When baseball's winter meetings end, the countdown normally begins, so with a nod to tradition, here it is: Twins pitchers and catchers are scheduled to report to camp in Fort Myers in just 68 days.
You might want to hold off on making reservations, though.
As much as baseball and the rest of the world would like to believe that the effects of COVID-19 will be restricted to 2020, reality has long since intruded into planning for 2021. Not so much yet in Major League Baseball, however — and that's a problem that will soon cast a large shadow over the sport.

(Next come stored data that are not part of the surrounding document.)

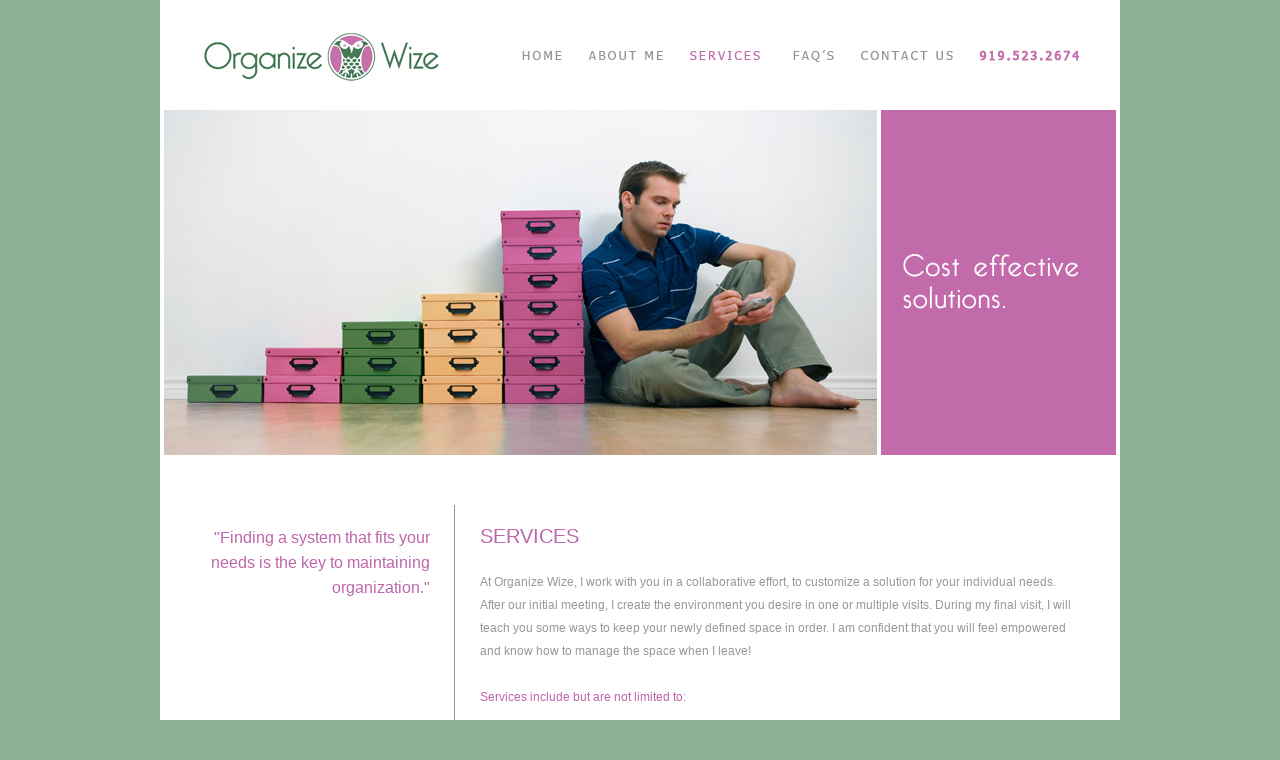

--- FILE ---
content_type: text/html
request_url: http://organizewize.com/sercives.html
body_size: 6802
content:
<!DOCTYPE html PUBLIC "-//W3C//DTD XHTML 1.0 Transitional//EN" "http://www.w3.org/TR/xhtml1/DTD/xhtml1-transitional.dtd">
<html xmlns="http://www.w3.org/1999/xhtml">
<head>
<meta http-equiv="Content-Type" content="text/html; charset=UTF-8" />
<title>Organize Wize - Services</title>
<style type="text/css">
body {
	background-color: #8fb198;
	background-image: url(images/Background.jpg);
	background-repeat: repeat-y;
	margin-left: 0px;
	margin-top: 0px;
	margin-right: 0px;
	margin-bottom: 0px;
	background-position: center;
}
.header {
	margin: auto;
	height: 110px;
	width: 960px;
	left: 50%;
	background-color: #FFF;
}
.image_area {
	background-color: #FFF;
	margin: auto;
	height: 345px;
	width: 960px;
	left: 50%;
}
.spacer {
	background-color: #FFF;
	margin: auto;
	height: 50px;
	width: 960px;
	left: 50%;
}
.divider_ends {
	margin: auto;
	height: 20px;
	width: 960px;
	left: 50%;
	background-color: #FFF;
}
.divider2 {
	background-image: url(images/Divider.jpg);
	background-repeat: repeat-y;
	background-position: right;
}
.content {
	background-color: #FFF;
	margin: auto;
	left: 50%;
	width: 960px;
}
.sidebar {
	font-family: Tahoma, Geneva, sans-serif;
	font-size: 16px;
	color: #BD65AA;
	font-weight: normal;
	line-height: 25px;
}
.footnote {
	font-size: 12px;
}
.divider {
	background-image: url(images/Divider.jpg);
	background-repeat: repeat-y;
	background-position: right;
}
.copy {
	font-family: Tahoma, Geneva, sans-serif;
	font-size: 12px;
	color: #999;
	line-height: 23px;
}
.h1 {
	font-size: 20px;
	color: #BD65AA;
}
.headline {
	color: #BD65AA;
}
.footer {
	font-family: Tahoma, Geneva, sans-serif;
	color: #FFF;
	margin: auto;
	height: 60px;
	width: 960px;
	left: 50%;
	font-size: 11px;
	line-height: 20px;
}
.footer table tr td a {
	color: #FFF;
	text-decoration: none;
}
.footer table tr td a:hover {
	color: #FFF;
	text-decoration: underline;
}
</style>
</head>

<body>

<div class="header">
<table width="960" height="110" border="0" cellspacing="0" cellpadding="0">
<tr>
<td width="319"><img src="images/Logo.jpg" width="319" height="110" alt="Organize Wize" /></td>
<td width="641" align="center" valign="middle"><img src="images/Nav_services.jpg" width="567" height="20" border="0" usemap="#Map" /></td>
</tr>
</table>
</div>

<div class="image_area">
<table width="960" height="345"border="0" cellspacing="0" cellpadding="0">
<tr>
<td width="717"><img src="images/services_image1.jpg" width="717" height="345" /></td>
<td width="243"><img src="images/services_image2.jpg" width="243" height="345" alt="Storage Solutions" /></td>
</tr>
</table>
</div>

<div class="spacer"></div>

<div class="divider_ends"><table width="960" height="20" border="0" cellspacing="0" cellpadding="0">
<tr>
<td width="295" class="divider2">&nbsp;</td>
<td width="665">&nbsp;</td>
</tr>
</table>
</div>

<div class="content">
  <table width="960" border="0" cellspacing="0" cellpadding="0">
<tr>
<td width="44">&nbsp;</td>
<td width="226" align="right" valign="top" class="sidebar">&quot;Finding a system that fits your needs is the key to maintaining organization.&quot;<br /></td>
<td width="25"class="divider">&nbsp;</td>
<td width="25">&nbsp;</td>
<td width="596" align="left" valign="top" class="copy"><span class="h1">SERVICES</span><br />
<br />
At Organize Wize, I work with you in a collaborative effort, to customize a solution for your individual needs. After our initial meeting, I create the environment you desire in one or multiple visits. During my final visit, I will teach you some ways  to keep your newly defined space in order. I am confident that you will feel empowered and know how to manage the space when I leave!<br />
<br />
<span class="headline">Services include but are not limited to:</span><br />
<br />

<table width="596" border="0" cellspacing="0" cellpadding="0">
<tr>
<td width="90" valign="top" class="headline">Residential:</td>
<td width="10" class="divider">&nbsp;</td>
<td width="10">&nbsp;</td>
<td width="486" valign="top">closets, home offices, kitchens, bedrooms, playrooms, basements, attics, garages, cabinets, pantries, laundry rooms</td>
</tr>
</table>
<br />
<table width="596" border="0" cellspacing="0" cellpadding="0">
<tr>
<td width="90" valign="top" class="headline">Downsizing:</td>
<td width="10" class="divider">&nbsp;</td>
<td width="10">&nbsp;</td>
<td width="486" valign="top">Individuals moving from homes into assisted living facilities, assistance with donating, purging and selling of items that you may no longer want, moving from larger homes to Condominiums /Townhomes/Apartments, senior transitioning</td>
</tr>
</table>
<br /><table width="596" border="0" cellspacing="0" cellpadding="0">
<tr>
<td width="90" valign="top" class="headline">Home Staging:</td>
<td width="10" class="divider">&nbsp;</td>
<td width="10">&nbsp;</td>
<td width="486" valign="top">Holiday decorating, resale staging, staging for special event/party</td>
</tr>
</table>
<br /><table width="596" border="0" cellspacing="0" cellpadding="0">
<tr>
<td width="90" valign="top" class="headline">Other:</td>
<td width="10" class="divider">&nbsp;</td>
<td width="10">&nbsp;</td>
<td width="486" valign="top">Storage solutions, spatial planning, out of town property management, decluttering/purging, filing systems</td>
</tr>
</table>

</td>
<td width="44">&nbsp;</td>
</tr>
</table>
</div>

<div class="divider_ends"><table width="960" height="20" border="0" cellspacing="0" cellpadding="0">
<tr>
<td width="295" class="divider2">&nbsp;</td>
<td width="665">&nbsp;</td>
</tr>
</table>
</div>

<div class="spacer"></div>

<div class="footer"><table width="960" height="60" border="0" cellspacing="0" cellpadding="0">
<tr>
<td align="center" valign="bottom"><a href="index.html">home</a>   |   <a href="about.html">about me</a>   |   <a href="sercives.html">organizational services</a>   |   <a href="faqs.html">FAQ's</a>   |   <a href="contact.html">contact Organize Wize</a>   |   facebook   |   twitter   |   linkedin<br />
  Organize Wize © 2011, All Rights Reserved   l   919.523.2674   l   midgehunt@gmail.com</td>
</tr>
</table>
</div>

<map name="Map" id="Map">
  <area shape="rect" coords="3,2,48,16" href="index.html" alt="home" />
  <area shape="rect" coords="69,2,149,17" href="about.html" alt="about me" />
  <area shape="rect" coords="170,2,245,17" href="sercives.html" alt="services" />
  <area shape="rect" coords="273,2,320,17" href="faqs.html" alt="faqs" />
  <area shape="rect" coords="340,2,442,17" href="contact.html" alt="contact us" />
</map>
</body>
</html>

The offseason is halfway over, and 30 teams are still operating with no idea about what 2021 will look like, and with little guidance about how to deal with that uncertainty. More than 160 free agents are looking for work as teams tiptoe gingerly into the market, with questions as basic as how many players will be on each team's roster, or whether the National League will continue to use designated hitters, still unanswered — or even addressed.
And as MLB learned last May and June, those issues are almost insignificant compared to the most momentous and contentious one: salaries.
Yet Major League Baseball and the MLB Players Association have not convened anything but the most cursory of talks — reportedly, those what-if chats regarding a universal DH in exchange for expanded playoffs quickly snagged — as the new year draws near. The prospect of another extended round of divvying up a revenue stream that's certain to be smaller than pre-pandemic norms makes the sport's decision to schedule this year's Opening Day on April 1 all the more appropriate.
It's the headline both sides should start working to avoid: You really think baseball will start on time? April Fool!
The development of vaccines has triggered optimism that COVID-19 will be wiped out in 2021, but there appears to be little chance of that happening in time to allow full stadiums, or even any fans at all in some locales, by Opening Day. And that reality, following a season in which MLB claims to have lost $300 million, creates the conditions, no matter both sides' earnest intentions, for another lengthy stalemate.